TOHOシネマズ シャンテ 『ベルファスト』

 算数で頑張った9歳のバディ(ジュード・ヒル)の席次は「3番」、そこんとこ観ていて、私ごめんけどすこーし、笑った。ケネス・ブラナーて、3番ぽいもん。1番の孤独、2番の屈折と離れて、「頑張った子」の3番はクラスの「普通の子たち」と「秀才たち」とのジョイントだ。若いころ撮った彼の映画を観、いま『ベルファスト』を観て、(やっぱ欠けてんなあ)と思うのは「深さ」である。映画の後半、祖父(キアラン・ハインズ)の事をバディの父(ジェイミー・ドーナン)は「深い(deep)人だった」というのだが、映画が遠浅で、どの深さも表現しきれてないよ。まず、棟続きのテラスハウスが、ぺらっとしてる。浅っ。モノクロで撮ったのそのせい?空もその奥に月面着陸があるなんて到底想像できない。バディが騎士ごっこの盾に使うゴミバケツのブリキの蓋で、突如始まった投石を母(カトリーナ・バルフ)は避(よ)ける。ここ、びみょー。可笑しい話にもできないし、悲惨な話にもなれない、「ジョイント」っぽい感じだ。このどっちつかずが、バランスを失って転落すれば必ずそこにある(筈の)「深さ」をきれいに避(よ)けてしまう。ケネス・ブラナーってきっとバランスがいいんだね。
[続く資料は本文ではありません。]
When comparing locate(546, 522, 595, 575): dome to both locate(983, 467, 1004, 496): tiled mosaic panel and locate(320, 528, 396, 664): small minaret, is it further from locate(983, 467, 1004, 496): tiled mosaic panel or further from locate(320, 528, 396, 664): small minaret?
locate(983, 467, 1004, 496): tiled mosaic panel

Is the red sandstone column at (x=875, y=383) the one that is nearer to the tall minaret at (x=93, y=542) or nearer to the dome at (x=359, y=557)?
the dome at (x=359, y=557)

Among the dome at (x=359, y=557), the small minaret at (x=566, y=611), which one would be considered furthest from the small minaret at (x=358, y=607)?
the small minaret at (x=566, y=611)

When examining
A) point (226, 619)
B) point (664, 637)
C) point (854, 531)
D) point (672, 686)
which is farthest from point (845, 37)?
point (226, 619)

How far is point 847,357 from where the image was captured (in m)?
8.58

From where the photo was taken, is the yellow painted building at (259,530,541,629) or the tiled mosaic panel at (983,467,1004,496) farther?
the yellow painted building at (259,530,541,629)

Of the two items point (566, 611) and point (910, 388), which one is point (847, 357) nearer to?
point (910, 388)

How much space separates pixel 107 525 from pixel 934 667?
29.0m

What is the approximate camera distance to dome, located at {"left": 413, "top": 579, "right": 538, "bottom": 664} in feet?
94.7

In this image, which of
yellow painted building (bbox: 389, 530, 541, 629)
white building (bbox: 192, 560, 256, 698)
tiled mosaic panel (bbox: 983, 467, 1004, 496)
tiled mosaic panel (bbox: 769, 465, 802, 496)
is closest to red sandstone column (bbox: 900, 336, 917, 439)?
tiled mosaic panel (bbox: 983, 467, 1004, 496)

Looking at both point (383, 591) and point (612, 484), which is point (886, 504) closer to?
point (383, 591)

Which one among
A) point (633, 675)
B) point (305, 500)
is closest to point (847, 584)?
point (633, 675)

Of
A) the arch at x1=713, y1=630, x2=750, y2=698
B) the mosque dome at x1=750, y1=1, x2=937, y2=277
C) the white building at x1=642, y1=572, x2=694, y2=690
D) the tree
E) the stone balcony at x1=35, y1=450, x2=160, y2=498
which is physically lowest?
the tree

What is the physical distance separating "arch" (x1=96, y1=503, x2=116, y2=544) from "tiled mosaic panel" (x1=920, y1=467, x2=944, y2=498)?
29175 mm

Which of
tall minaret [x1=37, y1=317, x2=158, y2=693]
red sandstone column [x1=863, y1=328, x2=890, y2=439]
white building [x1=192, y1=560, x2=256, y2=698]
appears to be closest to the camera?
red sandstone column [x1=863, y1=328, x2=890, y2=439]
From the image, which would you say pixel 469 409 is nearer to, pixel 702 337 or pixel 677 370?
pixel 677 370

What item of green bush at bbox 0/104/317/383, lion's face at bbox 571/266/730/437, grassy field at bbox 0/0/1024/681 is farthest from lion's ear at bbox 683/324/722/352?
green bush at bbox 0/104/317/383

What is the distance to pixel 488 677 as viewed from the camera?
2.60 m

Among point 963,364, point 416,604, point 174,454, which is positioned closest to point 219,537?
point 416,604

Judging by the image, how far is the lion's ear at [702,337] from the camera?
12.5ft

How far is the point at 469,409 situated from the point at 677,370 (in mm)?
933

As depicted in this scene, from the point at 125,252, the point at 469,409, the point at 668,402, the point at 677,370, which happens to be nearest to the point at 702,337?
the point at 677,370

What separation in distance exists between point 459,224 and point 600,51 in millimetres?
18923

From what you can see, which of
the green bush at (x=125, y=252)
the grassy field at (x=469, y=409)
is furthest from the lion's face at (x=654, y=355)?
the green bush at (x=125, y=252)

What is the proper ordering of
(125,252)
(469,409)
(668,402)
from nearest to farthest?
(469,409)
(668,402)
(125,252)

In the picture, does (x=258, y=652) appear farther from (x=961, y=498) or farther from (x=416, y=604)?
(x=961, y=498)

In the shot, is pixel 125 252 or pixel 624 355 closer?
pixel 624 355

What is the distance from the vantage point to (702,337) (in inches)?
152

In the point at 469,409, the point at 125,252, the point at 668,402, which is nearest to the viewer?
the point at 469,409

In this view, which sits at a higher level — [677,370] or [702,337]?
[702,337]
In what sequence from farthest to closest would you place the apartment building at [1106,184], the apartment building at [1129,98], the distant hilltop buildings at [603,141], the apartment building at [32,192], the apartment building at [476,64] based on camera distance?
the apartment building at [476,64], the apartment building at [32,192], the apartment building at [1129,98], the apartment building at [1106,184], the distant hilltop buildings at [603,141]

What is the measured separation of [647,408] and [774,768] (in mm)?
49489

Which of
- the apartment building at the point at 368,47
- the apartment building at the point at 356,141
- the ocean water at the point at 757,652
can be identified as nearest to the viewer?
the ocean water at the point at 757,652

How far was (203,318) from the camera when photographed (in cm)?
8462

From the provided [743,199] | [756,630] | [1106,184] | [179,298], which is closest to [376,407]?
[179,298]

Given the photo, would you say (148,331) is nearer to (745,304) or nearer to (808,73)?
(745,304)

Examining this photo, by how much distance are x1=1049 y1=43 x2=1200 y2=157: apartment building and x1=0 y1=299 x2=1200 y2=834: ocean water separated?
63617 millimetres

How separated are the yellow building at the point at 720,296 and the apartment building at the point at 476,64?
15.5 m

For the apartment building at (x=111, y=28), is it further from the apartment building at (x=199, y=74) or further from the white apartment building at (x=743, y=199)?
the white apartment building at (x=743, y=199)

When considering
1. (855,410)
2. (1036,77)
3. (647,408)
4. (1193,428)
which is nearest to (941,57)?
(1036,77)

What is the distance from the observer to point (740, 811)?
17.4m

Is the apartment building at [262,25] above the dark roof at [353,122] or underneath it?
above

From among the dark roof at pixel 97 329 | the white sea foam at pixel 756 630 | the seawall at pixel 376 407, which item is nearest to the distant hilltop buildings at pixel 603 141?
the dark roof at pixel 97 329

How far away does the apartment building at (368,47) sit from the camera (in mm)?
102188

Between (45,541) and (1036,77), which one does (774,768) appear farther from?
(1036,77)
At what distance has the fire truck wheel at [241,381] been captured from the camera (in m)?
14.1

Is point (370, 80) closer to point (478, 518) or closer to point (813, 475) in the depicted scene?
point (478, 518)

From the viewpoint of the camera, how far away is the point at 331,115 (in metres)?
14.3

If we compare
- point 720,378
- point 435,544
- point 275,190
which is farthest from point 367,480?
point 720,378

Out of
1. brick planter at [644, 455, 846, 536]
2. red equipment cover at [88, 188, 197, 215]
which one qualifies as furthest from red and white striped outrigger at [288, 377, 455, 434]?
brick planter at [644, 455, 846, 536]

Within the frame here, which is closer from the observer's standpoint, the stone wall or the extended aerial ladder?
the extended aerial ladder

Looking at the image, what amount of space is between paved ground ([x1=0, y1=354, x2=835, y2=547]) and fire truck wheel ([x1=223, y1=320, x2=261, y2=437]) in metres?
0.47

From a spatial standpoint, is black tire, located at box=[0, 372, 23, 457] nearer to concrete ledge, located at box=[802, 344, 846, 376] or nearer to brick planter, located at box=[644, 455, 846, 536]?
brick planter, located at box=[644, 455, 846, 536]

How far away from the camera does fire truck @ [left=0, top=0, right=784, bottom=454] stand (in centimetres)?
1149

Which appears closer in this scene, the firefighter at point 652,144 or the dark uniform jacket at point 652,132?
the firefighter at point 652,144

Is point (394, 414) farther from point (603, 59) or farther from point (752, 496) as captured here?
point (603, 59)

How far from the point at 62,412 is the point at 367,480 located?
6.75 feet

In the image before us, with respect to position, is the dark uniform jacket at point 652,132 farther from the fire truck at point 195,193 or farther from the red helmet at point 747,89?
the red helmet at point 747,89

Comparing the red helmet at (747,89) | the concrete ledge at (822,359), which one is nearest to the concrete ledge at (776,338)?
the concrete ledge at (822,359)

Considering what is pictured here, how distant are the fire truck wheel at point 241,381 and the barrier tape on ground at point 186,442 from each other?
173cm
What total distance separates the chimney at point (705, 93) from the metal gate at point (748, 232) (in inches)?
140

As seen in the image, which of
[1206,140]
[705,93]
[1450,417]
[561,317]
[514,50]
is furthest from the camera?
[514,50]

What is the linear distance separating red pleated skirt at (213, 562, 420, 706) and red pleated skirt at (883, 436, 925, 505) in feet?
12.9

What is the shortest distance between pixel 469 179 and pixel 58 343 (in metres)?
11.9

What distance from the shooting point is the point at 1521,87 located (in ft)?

生きてゆくには賢明なやり方だけど、作品にすると平板だ。

 夕飯の支度が出来たことを母が飾らない大声で知らせ、長屋の間を子供が走り回る夕暮れが一瞬で変貌するシーンが素晴らしい。戦争ってこうして始まる、と思う。

 バディは映画やお芝居が大好きで、そこだけカラーで表現される。あ、この人同世代なんだと、引用される映画でちょっと驚く。私も観たよ、田舎の映画館で、そして、引き金を引くと赤く光る光線銃、うちにもあったなー。